Lucent revamp adds to job cull

Telecoms equipment maker restructures into two divisions

Lucent Technologies' latest restructuring is likely to lead to more job cuts, adding to the 8500 voluntary redundancies the firm announced earlier this month.

A representative confirmed that the telecoms equipment manufacturer would be restructuring into two divisions. The split will see a dedicated Wireless unit selling to wireless operators as well as a Wireline unit providing equipment for more traditional long-distance carriers and backbone infrastructure providers.
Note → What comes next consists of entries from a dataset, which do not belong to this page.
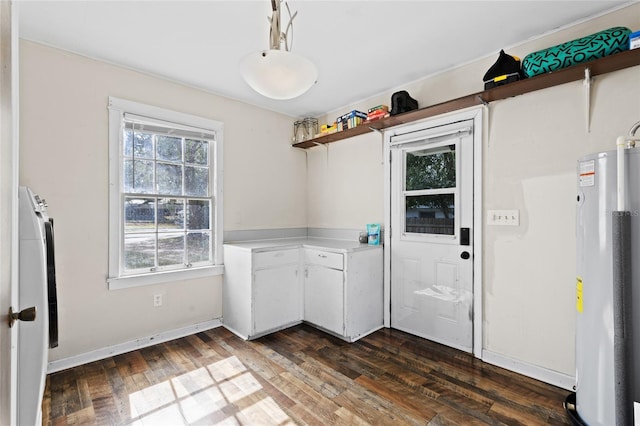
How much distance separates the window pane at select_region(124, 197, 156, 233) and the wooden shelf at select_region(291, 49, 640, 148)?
6.88ft

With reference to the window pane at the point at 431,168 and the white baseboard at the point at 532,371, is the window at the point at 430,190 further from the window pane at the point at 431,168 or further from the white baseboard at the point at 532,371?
the white baseboard at the point at 532,371

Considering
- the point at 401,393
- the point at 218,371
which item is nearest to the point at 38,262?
the point at 218,371

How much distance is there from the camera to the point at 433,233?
2941 mm

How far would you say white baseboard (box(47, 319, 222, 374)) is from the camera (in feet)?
7.96

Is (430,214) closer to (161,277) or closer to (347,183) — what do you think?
(347,183)

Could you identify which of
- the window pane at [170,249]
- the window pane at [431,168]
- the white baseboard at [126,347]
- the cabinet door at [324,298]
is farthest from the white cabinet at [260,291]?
the window pane at [431,168]

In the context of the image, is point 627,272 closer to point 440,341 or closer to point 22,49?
point 440,341

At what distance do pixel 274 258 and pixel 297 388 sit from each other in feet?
4.16

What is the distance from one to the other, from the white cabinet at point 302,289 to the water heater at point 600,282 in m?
1.67

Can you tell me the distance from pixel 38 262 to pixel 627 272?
2.68 meters

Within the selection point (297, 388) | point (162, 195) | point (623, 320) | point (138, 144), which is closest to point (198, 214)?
point (162, 195)

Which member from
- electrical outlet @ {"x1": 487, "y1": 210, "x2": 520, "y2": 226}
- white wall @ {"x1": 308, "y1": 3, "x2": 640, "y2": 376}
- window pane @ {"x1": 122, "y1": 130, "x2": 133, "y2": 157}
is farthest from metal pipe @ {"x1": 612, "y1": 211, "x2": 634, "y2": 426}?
window pane @ {"x1": 122, "y1": 130, "x2": 133, "y2": 157}

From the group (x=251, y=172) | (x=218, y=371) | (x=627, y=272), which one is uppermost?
(x=251, y=172)

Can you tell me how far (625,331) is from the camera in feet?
5.04
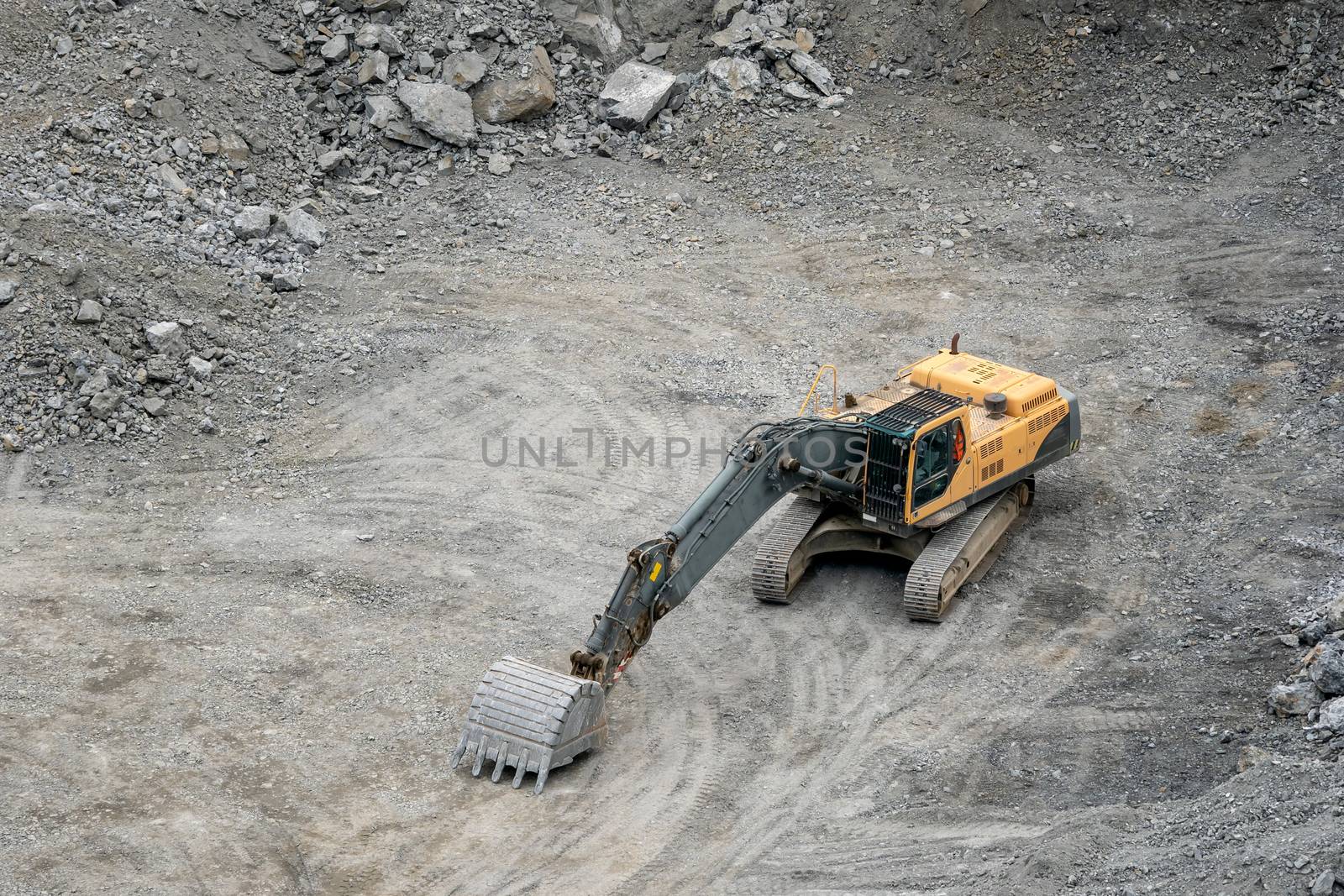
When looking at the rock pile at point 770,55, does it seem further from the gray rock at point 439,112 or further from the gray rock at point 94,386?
the gray rock at point 94,386

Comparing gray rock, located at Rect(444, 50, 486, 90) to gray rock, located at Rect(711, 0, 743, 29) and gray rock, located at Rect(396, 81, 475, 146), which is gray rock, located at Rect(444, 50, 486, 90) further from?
gray rock, located at Rect(711, 0, 743, 29)

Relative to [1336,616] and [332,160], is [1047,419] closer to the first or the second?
[1336,616]

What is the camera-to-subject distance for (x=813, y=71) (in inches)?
941

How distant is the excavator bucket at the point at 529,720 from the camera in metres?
11.9

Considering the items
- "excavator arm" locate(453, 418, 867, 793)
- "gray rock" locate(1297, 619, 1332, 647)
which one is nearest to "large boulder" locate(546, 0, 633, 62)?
"excavator arm" locate(453, 418, 867, 793)

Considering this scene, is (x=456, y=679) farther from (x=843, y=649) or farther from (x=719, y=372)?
(x=719, y=372)

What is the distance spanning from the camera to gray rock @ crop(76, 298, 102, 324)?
57.9ft

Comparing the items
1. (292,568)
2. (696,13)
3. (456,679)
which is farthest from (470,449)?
(696,13)

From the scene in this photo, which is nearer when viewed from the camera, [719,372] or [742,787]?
[742,787]

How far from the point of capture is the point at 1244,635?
13.6 metres

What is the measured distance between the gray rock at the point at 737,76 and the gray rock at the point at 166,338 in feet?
31.7

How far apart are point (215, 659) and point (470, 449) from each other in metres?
4.42

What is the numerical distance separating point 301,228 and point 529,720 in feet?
36.1

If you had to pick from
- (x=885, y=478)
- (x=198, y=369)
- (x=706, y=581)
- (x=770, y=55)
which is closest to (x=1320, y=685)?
(x=885, y=478)
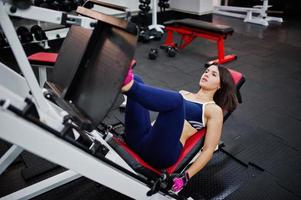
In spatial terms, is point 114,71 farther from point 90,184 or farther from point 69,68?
point 90,184

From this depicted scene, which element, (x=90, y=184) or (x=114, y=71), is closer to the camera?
(x=114, y=71)

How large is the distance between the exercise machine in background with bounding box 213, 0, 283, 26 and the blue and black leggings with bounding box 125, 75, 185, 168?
178 inches

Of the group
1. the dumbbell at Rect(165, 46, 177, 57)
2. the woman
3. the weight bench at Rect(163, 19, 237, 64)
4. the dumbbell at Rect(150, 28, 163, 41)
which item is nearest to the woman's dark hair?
the woman

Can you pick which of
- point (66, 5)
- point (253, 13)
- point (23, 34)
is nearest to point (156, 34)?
point (66, 5)

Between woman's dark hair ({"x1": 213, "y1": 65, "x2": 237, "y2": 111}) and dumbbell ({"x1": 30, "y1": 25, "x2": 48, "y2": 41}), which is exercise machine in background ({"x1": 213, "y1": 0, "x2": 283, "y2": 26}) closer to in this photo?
dumbbell ({"x1": 30, "y1": 25, "x2": 48, "y2": 41})

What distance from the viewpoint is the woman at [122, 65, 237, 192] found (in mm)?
1178

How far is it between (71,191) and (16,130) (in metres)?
1.03

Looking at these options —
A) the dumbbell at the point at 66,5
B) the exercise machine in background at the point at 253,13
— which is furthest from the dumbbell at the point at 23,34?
the exercise machine in background at the point at 253,13

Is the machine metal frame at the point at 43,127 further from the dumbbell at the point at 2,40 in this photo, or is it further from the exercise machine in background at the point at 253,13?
the exercise machine in background at the point at 253,13

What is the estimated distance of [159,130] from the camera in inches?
49.4

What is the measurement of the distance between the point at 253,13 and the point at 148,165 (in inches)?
215

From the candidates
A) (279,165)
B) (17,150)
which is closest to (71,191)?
(17,150)

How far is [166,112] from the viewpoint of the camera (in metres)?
1.16

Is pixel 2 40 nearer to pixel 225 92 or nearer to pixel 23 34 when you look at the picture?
pixel 23 34
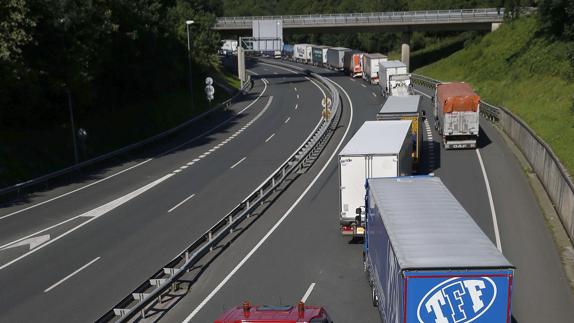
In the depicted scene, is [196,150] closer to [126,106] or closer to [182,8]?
[126,106]

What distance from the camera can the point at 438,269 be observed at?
11703 millimetres

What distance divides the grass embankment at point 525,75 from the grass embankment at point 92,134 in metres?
29.2

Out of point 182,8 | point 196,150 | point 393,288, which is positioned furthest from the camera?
point 182,8

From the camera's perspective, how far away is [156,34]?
57.0 meters

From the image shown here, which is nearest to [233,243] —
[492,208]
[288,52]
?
[492,208]

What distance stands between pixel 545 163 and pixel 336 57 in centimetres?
7715

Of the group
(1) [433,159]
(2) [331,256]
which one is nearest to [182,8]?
(1) [433,159]

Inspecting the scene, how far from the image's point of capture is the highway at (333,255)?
59.1 feet

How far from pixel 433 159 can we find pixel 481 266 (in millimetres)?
26710

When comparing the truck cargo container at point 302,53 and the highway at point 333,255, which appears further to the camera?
the truck cargo container at point 302,53

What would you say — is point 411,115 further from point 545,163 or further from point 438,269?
point 438,269

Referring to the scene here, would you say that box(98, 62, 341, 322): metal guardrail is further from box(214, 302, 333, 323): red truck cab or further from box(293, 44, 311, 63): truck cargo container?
box(293, 44, 311, 63): truck cargo container

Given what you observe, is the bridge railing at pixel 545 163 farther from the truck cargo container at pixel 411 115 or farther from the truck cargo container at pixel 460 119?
the truck cargo container at pixel 411 115

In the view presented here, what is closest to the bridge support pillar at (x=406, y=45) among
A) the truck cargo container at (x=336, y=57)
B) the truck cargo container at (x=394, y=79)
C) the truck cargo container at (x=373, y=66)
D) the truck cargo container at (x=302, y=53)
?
the truck cargo container at (x=336, y=57)
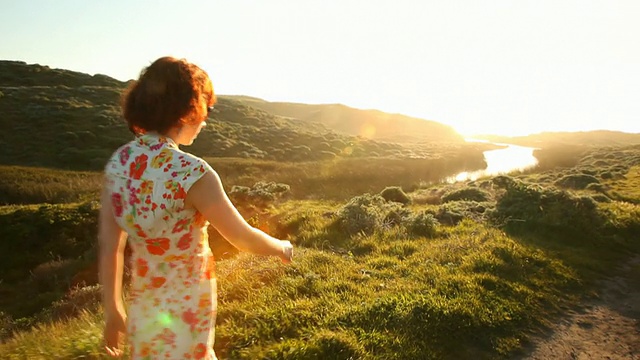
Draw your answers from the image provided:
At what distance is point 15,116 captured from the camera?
4338cm

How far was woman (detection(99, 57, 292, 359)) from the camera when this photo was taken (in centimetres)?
219

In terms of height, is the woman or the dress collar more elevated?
the dress collar

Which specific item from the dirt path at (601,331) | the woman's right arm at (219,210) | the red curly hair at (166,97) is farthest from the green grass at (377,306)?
the red curly hair at (166,97)

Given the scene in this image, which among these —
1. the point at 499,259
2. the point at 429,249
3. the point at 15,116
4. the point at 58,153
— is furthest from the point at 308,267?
the point at 15,116

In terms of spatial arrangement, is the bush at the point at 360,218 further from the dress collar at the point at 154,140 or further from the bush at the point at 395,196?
the dress collar at the point at 154,140

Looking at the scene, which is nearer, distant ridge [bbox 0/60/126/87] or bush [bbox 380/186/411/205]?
bush [bbox 380/186/411/205]

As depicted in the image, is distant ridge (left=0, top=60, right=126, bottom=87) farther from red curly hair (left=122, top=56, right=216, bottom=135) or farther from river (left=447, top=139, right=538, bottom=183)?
red curly hair (left=122, top=56, right=216, bottom=135)

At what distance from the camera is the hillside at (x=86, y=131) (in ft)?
117

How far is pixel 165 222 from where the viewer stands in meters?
2.25

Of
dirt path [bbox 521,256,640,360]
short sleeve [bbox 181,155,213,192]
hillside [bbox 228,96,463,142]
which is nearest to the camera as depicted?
short sleeve [bbox 181,155,213,192]

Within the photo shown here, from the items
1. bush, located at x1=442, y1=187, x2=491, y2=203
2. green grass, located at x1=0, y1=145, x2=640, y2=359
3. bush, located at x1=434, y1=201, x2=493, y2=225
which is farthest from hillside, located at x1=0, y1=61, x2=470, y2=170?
green grass, located at x1=0, y1=145, x2=640, y2=359

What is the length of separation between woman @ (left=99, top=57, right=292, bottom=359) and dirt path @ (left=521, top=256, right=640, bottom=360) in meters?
5.68

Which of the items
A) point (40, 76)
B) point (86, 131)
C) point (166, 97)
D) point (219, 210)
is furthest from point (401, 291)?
point (40, 76)

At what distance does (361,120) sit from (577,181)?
454 feet
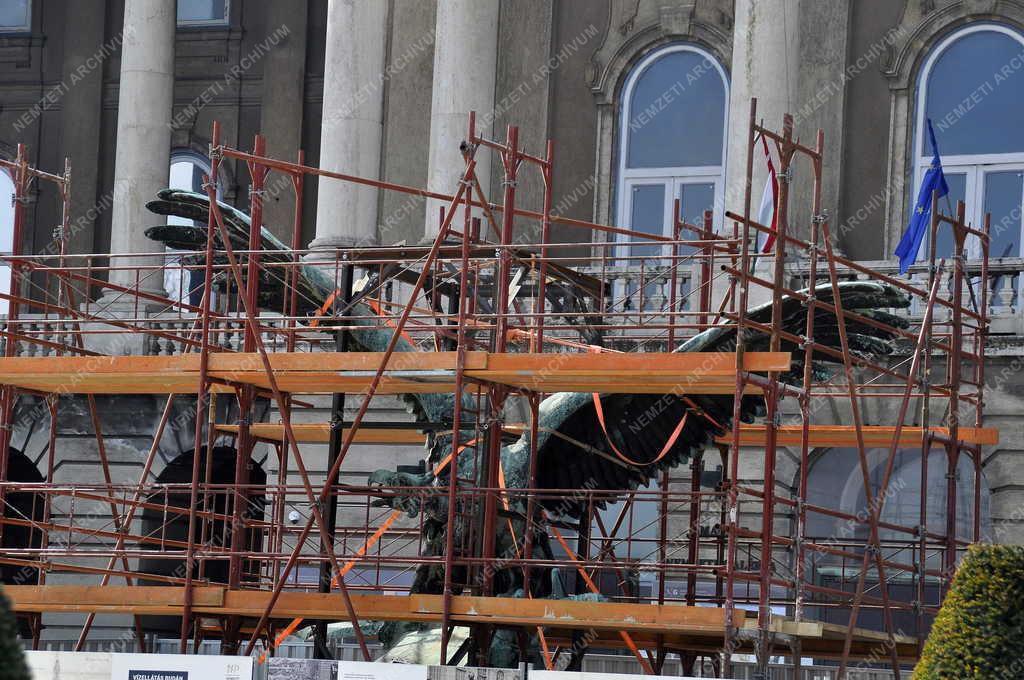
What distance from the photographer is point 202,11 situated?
46906 mm

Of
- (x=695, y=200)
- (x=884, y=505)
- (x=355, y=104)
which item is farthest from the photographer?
(x=695, y=200)

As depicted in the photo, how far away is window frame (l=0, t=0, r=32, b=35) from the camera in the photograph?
156 ft

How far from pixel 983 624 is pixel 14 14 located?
120ft

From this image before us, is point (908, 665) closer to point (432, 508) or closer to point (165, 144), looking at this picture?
point (432, 508)

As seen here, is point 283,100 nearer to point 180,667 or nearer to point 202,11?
point 202,11

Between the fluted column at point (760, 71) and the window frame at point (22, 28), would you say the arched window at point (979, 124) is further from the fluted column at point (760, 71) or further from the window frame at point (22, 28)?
the window frame at point (22, 28)

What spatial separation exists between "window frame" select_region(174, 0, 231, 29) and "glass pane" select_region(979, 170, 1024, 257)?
62.4ft

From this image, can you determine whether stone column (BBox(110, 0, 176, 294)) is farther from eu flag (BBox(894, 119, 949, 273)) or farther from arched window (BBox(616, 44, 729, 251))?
eu flag (BBox(894, 119, 949, 273))

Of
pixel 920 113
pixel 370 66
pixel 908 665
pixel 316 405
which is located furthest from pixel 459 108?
pixel 908 665

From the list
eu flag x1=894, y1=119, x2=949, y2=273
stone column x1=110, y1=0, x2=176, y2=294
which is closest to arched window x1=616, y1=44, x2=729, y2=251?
stone column x1=110, y1=0, x2=176, y2=294

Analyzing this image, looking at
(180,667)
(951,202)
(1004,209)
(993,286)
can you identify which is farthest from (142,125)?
(180,667)

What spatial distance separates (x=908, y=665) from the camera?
28.0m

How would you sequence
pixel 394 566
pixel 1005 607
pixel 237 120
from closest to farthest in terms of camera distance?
pixel 1005 607, pixel 394 566, pixel 237 120

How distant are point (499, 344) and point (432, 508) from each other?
200cm
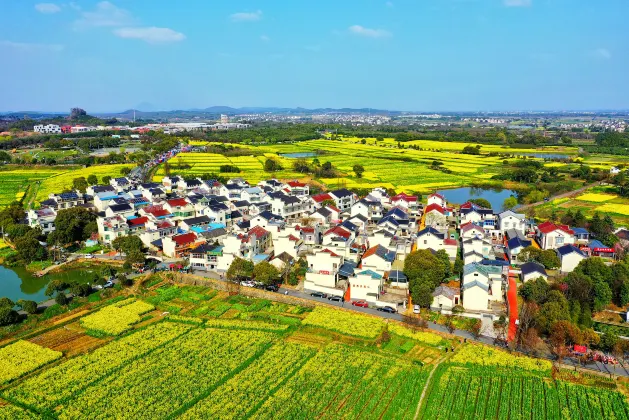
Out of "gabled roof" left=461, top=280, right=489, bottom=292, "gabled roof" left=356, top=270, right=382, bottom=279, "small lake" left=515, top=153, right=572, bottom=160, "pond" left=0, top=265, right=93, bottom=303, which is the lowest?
"pond" left=0, top=265, right=93, bottom=303

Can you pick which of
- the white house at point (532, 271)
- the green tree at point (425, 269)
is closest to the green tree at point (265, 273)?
the green tree at point (425, 269)

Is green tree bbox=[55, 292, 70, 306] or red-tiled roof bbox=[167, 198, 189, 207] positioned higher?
red-tiled roof bbox=[167, 198, 189, 207]

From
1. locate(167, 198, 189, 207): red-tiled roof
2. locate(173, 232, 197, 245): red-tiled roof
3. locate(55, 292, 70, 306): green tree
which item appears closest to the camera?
locate(55, 292, 70, 306): green tree

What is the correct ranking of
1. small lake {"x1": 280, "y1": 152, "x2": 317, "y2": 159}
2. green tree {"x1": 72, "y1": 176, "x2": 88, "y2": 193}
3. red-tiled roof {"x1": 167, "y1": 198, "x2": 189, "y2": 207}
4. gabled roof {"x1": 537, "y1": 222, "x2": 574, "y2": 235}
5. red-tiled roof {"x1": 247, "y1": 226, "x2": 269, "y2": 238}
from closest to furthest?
red-tiled roof {"x1": 247, "y1": 226, "x2": 269, "y2": 238}
gabled roof {"x1": 537, "y1": 222, "x2": 574, "y2": 235}
red-tiled roof {"x1": 167, "y1": 198, "x2": 189, "y2": 207}
green tree {"x1": 72, "y1": 176, "x2": 88, "y2": 193}
small lake {"x1": 280, "y1": 152, "x2": 317, "y2": 159}

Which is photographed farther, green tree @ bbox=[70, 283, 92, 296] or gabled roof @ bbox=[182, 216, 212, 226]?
gabled roof @ bbox=[182, 216, 212, 226]

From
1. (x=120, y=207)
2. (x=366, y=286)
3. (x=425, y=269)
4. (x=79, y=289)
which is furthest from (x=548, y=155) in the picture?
(x=79, y=289)

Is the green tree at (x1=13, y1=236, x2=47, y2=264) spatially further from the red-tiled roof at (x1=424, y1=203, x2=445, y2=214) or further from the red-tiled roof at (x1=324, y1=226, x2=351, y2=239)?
the red-tiled roof at (x1=424, y1=203, x2=445, y2=214)

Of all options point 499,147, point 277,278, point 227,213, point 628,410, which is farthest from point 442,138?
point 628,410

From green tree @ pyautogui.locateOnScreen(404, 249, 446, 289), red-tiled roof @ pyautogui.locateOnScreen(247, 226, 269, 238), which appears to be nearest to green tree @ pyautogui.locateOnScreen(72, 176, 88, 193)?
red-tiled roof @ pyautogui.locateOnScreen(247, 226, 269, 238)

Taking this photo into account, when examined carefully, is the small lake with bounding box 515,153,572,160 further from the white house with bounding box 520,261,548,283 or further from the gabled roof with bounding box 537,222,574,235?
the white house with bounding box 520,261,548,283
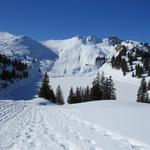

In 1997 Lucent was made up of 11 divisions, which were cut to four in 1999. The company has now reduced it further in an effort to streamline internally and counter the widening economic slowdown.

Peter Judge, directing analyst at Europe Infonetics Research, said: "After spinning off its enterprise business Lucent has become a pure telecoms equipment provider. This latest move is an accurate reflection of the telecoms sector.

"The changes they are making will cost a lot of money with things like severance pay to take into account. However, if they have the capital to put the process in action, now is a good time to do it."

Reducing the number of divisions will relieve overlap in Lucent's channel, Judge added.

In May Lucent combined its Switching Solutions Group and InterNetworking units and said earlier this month that it would outsource all but its largest service contracts to its resellers.